We consider the differential operator $$D:\Gamma(TM)\to \Gamma (TM)$$

with $$D(X)=\nabla \circ Div(X)$$.

The principal symbol $\delta (D): \pi^* TM \to \pi^* TM$, as a bundle morphism, has constant fiber wise rank $1$ where $\pi$ is the natural projection from the unit cotangent bundle $S^*(M)$ to $M$. So the image of this bundle morphism is a line bundle over $S^*(M)$. The first Chern class of the complexification of this line bundle determines a cohomology class in $H^2(S^*M)\simeq H^2 (M)$. So we obtain a cohomology class $\lambda(M) \in H^2 (M)$.

Does this cohomology class have an alternative formulation?Is there a name for this cohomology class? In dimension $4$, does $\int_M \lambda(M) \wedge \lambda (M) $ depend on the Riemanian metric $g$ on $M$?

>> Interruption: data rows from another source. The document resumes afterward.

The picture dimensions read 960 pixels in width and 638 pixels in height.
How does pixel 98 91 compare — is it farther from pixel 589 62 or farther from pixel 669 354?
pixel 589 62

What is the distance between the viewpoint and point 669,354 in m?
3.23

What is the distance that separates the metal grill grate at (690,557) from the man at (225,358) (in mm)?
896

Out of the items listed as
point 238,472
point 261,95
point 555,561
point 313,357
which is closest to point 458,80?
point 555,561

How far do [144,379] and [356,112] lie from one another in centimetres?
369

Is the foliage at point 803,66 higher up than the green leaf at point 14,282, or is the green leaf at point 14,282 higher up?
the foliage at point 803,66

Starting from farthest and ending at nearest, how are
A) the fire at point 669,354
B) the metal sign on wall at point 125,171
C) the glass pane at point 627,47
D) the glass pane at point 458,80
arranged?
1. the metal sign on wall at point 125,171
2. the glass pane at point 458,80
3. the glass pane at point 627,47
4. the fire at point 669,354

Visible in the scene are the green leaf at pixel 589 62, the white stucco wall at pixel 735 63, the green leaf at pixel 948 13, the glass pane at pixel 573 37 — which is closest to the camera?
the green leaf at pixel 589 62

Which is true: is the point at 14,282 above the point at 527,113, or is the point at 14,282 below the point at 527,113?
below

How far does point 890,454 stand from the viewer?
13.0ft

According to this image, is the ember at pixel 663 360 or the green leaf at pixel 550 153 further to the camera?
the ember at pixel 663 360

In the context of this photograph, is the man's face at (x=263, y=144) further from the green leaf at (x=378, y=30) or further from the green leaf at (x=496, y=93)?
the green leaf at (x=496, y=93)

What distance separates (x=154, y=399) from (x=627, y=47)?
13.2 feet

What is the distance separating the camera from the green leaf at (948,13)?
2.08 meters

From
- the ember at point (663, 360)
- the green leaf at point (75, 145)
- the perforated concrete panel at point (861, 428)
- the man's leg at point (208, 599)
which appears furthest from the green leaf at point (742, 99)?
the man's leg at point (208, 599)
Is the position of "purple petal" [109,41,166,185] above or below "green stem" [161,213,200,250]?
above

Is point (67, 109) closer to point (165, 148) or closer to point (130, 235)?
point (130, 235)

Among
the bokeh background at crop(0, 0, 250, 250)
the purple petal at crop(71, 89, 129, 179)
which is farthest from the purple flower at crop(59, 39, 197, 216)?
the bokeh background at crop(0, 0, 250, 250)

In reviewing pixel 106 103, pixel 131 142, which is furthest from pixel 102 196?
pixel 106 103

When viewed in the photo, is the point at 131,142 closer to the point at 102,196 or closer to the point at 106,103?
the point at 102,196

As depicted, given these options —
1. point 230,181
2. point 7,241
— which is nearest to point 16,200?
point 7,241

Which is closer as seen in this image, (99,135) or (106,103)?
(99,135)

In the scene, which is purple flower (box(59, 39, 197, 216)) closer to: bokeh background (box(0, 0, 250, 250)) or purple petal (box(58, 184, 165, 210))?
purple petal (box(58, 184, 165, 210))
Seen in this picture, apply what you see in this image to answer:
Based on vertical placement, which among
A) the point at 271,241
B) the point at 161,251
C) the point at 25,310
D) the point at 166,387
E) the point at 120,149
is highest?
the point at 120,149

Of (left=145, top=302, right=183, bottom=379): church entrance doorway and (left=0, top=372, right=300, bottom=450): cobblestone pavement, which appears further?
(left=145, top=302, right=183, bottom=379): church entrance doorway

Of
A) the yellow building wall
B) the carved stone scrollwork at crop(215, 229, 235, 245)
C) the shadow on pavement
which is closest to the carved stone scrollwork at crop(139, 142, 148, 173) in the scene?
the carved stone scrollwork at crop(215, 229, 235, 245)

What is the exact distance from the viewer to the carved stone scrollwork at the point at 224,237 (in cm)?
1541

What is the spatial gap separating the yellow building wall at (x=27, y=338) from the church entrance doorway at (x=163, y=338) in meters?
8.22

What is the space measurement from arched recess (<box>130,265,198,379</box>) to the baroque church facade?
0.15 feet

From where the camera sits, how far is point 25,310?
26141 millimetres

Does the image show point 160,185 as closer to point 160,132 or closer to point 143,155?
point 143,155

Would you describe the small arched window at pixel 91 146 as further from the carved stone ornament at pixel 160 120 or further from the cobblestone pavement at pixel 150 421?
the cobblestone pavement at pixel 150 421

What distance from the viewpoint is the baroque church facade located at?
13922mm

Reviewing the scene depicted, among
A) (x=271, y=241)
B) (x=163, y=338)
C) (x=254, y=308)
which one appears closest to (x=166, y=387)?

The motivation for this question is the following:

I was thinking to find a concept weaker than ellipticity of differential operators. Then I consider the condition that the symbol has constant rank for all fibers.(The full rank is the same as elliptic concept). The only example I found was the above differential operator.

What are some other examples of this type:i.e the symbol of our differential operator is not invertible but has constant fiber wise rank? Are there some theories which consider this generalized elliptic operators?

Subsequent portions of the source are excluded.